Certains discours ont provoqué facilement la recrudescence de la « négrophobie », tout comme aujourd’hui la xénophobie de l'Etat gagne de plus en plus de terrain.
Toute doctrine pénètre les masses lorsqu’elle réussit à se matérialiser. En Mauritanie, on continue de négliger cette réalité. Et pourtant, c’est seulement à l’exacerbation de la situation chaotique en avril 1989 caractérisait par des tensions interethniques que l’opinion publique comprendra tardivement que la volonté de « dénégrifier »le pays avait atteint son apogée. Ainsi au lieu de réagir par la diplomatie de l’apaisement, le cynique Taya s’est mis dans la peau d’un nazi ordonnant la chasse de l’homme noir. Tout comme l’entêtement du Président Abdou Diouf a poussé certains sénégalais à réagir sauvagement contre nos concitoyens maures établis dans leur pays. Il faut parler aussi des barbaries que les commerçants maures ont subies à Saint-Louis et à Dakar. De deux cotés, les dirigeants à l’époque étaient véritables responsables. C’est pourquoi, la version des victimes pointe du doigt les idéologies et l’endoctrinement. Les discours tenus par ailleurs ne sont que les reflets et les survivances de la propagande et de la manipulation dans les relations diplomatiques mauritano-sénégalaises.

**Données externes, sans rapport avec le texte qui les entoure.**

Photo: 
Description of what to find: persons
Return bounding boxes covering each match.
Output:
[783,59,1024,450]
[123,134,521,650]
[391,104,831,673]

Alors des initiatives de telle envergure devraient accorder la parole aux victimes pour entendre leur version des faits. Cela permettra de déclencher la proximité sociale, l’évacuation et le partage des peines intériorisées par toutes les composantes nationales. Nous sommes dans une posture où la solidarité nationale demeure le seul moyen pour consolider le peu d’humanisme qui nous reste. Ce faisant, ces actions citoyennes devraient être parrainées par les pouvoirs publics, les élites intellectuelles et vulgarisées par les artistes.
Bâ Sileye
C'est vraiment bien dit et claire comme le soleil en pleine journée. On dirai tu étais battu en 89 au jugé de ces informations que t'as fournies.
Vraiment, c'est beau, des idées bien tissées les unes aves les autres. Bon courage!!!